§ **Supplied records**:

--

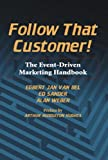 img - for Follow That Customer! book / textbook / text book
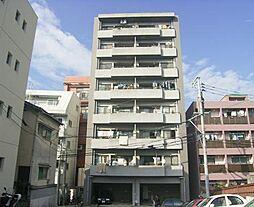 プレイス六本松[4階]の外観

--

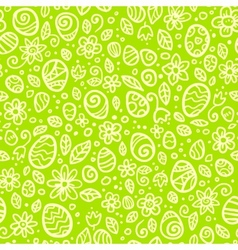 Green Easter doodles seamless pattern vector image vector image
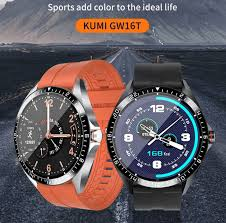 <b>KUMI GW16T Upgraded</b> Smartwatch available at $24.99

--

§ **What the task requires**: Return the material from the line containing "img - for Follow" through the line containing "プレイス六本松[4階]の外観", exactly and in full, but without its pictures.

§ **Solution for this exercise**:
 img - for Follow That Customer! book / textbook / text book
 プレイス六本松[4階]の外観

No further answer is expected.